DATA IN THIS EXERCISE:
= Beginning of Section =

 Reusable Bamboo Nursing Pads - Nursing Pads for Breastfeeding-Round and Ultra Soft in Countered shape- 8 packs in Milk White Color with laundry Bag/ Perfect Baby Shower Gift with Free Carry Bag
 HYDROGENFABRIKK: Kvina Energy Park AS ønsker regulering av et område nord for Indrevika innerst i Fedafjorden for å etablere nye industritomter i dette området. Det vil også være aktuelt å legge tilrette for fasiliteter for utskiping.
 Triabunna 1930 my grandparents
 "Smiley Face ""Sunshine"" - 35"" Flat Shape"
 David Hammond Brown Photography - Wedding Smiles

= End of Section =
= Beginning of Section =

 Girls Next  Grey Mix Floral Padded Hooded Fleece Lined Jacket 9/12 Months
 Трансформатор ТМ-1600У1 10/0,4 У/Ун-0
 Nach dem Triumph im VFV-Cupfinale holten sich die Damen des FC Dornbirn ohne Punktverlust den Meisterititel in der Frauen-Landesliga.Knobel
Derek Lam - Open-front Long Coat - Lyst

= End of Section =

GOAL OF THE EXERCISE: Leave out every line above except those from the line with "Jacket 9/12 Months" up to and including the line with "Derek Lam - Open-front Long Coat - Lyst", and copy those exactly.

RESULT OF THE TASK:
 Girls Next  Grey Mix Floral Padded Hooded Fleece Lined Jacket 9/12 Months
 Трансформатор ТМ-1600У1 10/0,4 У/Ун-0
 Nach dem Triumph im VFV-Cupfinale holten sich die Damen des FC Dornbirn ohne Punktverlust den Meisterititel in der Frauen-Landesliga.Knobel
Derek Lam - Open-front Long Coat - Lyst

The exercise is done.